• [Fonte]
Até 2017, a arquiteta Verônica Ribeiro* era pouco ativa em suas redes sociais. “Sem motivação ou tempo de sobra para usá-las”, ela só “tomou gosto” pelo universo das redes virtuais quando decidiu criar uma conta no Twitter. Umbandista, a profissional fez de sua religião o principal assunto do perfil, publicando postagens, retweets e seguindo diversas páginas referentes ao tema. O que parecia, contudo, ser algo tão inocente, logo se tornou um verdadeiro problema para sua carreira quando um dos sócios da empresa onde atuava – à época um pequeno negócio de arquitetura – passou a segui-la na rede.

“A maioria da empresa sabia sobre a minha religião e isso nunca foi um problema. Nem teria porque ser, afinal, eu não a levava para dentro do trabalho, assim como um católico não interrompia o seu expediente para rezar um terço. No entanto, logo que um dos sócios descobriu o meu perfil no Twitter, minha vida virou de ponta cabeça”, conta.

• [Objetivos]
(1) Segundo o relato da arquiteta umbandista, por que a religião dela não deveria ser um problema na empresa? Responda em uma a três frases.
(2) Repita do relato da arquiteta umbandista tudo o que vai de "Até 2017, a" até "segui-la na rede.", sem alterar nada.

• [Material]
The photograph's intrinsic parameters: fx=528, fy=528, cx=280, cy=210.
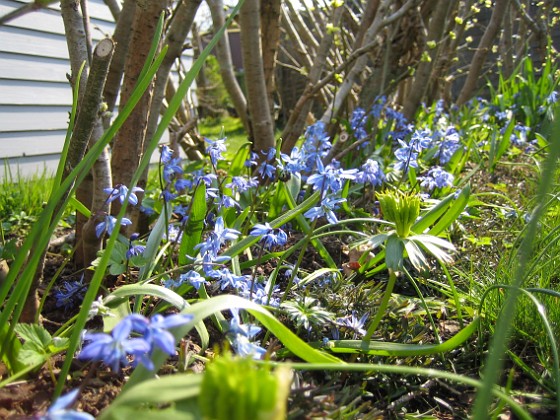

• [Resultados por tarefa]
(1) Porque ela não levava a religião para dentro do trabalho. Ela compara a própria atitude à de um católico, que também não interrompia o expediente para rezar um terço.

(2)
Até 2017, a arquiteta Verônica Ribeiro* era pouco ativa em suas redes sociais. “Sem motivação ou tempo de sobra para usá-las”, ela só “tomou gosto” pelo universo das redes virtuais quando decidiu criar uma conta no Twitter. Umbandista, a profissional fez de sua religião o principal assunto do perfil, publicando postagens, retweets e seguindo diversas páginas referentes ao tema. O que parecia, contudo, ser algo tão inocente, logo se tornou um verdadeiro problema para sua carreira quando um dos sócios da empresa onde atuava – à época um pequeno negócio de arquitetura – passou a segui-la na rede.